● **What this task involves**: Write the next part of the passage on soil fertility in Irish farming, picking up after its final sentence.
[Opening Document passage section]
No Irish grass advantage without fertility

Soil fertility is essential for optimum production, but is one of the most neglected aspects of Irish farming.

Teagasc tests of almost 40,000 soil samples annually indicate we are applying less than half the amount of lime we applied in the 1970s. As a result, farmers get very much reduced value from fertilisers.

Teagasc figures from 2015 showed sub-optimal fertility in up to 90% of soil samples.

There has been continuous decline in soil P (phosphorus) in the past decade. Coupled with low pH, which reduces the availability of P and N, this is a very serious situation.

It prevents Irish farmers from availing of their natural grass growing advantage.

Currently 64% of soil samples are sub-optimal for P. There has been a 50% reduction in the use of P fertilisers in the past decade, partly due to the Nitrate Directive, and partly due to a rapid rise in the cost of fertiliser.
[Closing Document passage section]
[Opening Data section section]
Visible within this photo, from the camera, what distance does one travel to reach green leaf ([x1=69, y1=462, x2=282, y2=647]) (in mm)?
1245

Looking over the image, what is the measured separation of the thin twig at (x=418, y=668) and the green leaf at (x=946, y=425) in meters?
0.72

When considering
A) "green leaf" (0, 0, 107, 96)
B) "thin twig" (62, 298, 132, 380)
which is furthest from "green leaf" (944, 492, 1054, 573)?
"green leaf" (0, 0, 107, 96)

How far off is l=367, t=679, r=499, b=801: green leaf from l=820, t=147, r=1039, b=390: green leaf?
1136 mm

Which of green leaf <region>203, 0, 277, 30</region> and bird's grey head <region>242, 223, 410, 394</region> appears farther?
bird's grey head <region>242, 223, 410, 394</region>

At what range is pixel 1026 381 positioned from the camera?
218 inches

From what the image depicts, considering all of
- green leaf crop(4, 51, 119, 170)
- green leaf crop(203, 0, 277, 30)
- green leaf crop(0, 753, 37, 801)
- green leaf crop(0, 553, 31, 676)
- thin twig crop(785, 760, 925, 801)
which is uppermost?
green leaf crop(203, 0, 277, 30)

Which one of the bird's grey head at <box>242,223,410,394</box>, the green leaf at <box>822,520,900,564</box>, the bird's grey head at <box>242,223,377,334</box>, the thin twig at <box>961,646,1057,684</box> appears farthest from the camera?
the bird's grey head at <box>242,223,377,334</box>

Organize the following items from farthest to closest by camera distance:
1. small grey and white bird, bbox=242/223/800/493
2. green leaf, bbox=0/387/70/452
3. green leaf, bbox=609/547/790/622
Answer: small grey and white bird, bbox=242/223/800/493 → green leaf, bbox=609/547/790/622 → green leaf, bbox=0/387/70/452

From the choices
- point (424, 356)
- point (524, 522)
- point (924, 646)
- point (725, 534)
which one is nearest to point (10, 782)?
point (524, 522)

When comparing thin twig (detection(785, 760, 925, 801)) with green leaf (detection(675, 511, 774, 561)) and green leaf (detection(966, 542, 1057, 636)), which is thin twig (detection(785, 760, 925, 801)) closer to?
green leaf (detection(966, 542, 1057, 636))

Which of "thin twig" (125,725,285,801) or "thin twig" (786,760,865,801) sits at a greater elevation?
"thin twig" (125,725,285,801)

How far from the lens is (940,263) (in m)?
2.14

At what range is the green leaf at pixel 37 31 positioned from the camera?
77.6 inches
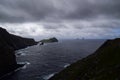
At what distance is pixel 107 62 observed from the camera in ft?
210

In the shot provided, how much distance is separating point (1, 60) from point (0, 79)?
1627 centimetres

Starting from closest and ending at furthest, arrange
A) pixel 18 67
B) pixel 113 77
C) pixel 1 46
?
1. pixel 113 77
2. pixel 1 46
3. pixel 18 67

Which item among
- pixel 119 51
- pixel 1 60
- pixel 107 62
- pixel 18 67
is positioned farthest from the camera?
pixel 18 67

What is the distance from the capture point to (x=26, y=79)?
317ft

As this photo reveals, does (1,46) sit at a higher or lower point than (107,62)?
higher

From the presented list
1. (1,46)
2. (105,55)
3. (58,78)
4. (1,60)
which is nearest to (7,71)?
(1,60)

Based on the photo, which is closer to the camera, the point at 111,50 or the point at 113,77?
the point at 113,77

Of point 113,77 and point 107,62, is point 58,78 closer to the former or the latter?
[Closing Data section section]
[Opening Data section section]
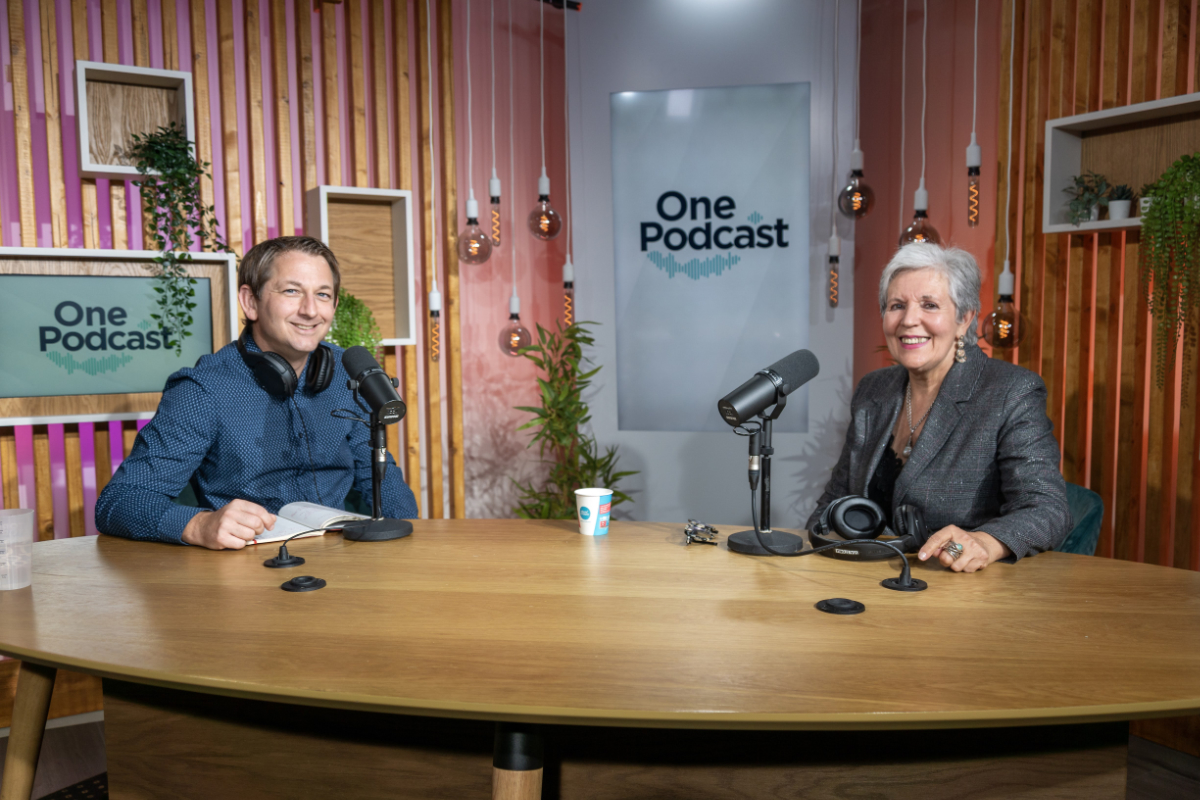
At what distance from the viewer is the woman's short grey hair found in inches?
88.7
[Closing Data section section]
[Opening Data section section]
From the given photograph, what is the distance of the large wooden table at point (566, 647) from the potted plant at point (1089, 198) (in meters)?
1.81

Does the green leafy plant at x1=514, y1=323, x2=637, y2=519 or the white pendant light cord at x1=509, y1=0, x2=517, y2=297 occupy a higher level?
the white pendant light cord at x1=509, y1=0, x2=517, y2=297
[Closing Data section section]
● **Answer box**:
Apart from reduced grass production, low soil P can also seriously affect animal health. Cows suffering from P deficiency can usually be seen eating stones, sticks, and other non-nutritional objects. Milk production and fertility will be severely reduced.

Even if cows show no obvious signs of P deficiency, they may suffer from sub-clinical P deficiency.

When the pH of soil drops to 5.5, two thirds of the applied P and one third of the applied N is tied up in the soil, unavailable to the growing plants.

Money spent on lime should return three times its cost in terms of extra grass and less purchased feed.